PROMPT — Please reproduce word for word the stretch of items from the line containing "Looking at the objects" through the end of the items.

BEGIN TASK INPUTS

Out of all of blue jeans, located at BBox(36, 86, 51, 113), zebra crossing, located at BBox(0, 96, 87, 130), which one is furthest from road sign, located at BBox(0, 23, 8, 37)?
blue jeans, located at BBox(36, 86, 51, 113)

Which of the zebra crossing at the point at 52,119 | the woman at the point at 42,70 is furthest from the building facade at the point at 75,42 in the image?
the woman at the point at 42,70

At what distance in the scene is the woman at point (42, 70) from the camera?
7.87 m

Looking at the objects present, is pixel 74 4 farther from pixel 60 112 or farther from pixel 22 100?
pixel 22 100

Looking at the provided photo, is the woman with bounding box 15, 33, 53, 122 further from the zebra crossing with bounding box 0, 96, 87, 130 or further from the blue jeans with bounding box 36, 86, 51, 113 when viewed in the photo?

END TASK INPUTS

RESULT OF THIS EXERCISE —
Looking at the objects present, is pixel 74 4 farther from pixel 60 112 or farther from pixel 22 100?
pixel 22 100

Looking at the provided photo, is the woman with bounding box 15, 33, 53, 122 further from the zebra crossing with bounding box 0, 96, 87, 130 or further from the blue jeans with bounding box 36, 86, 51, 113 when viewed in the photo?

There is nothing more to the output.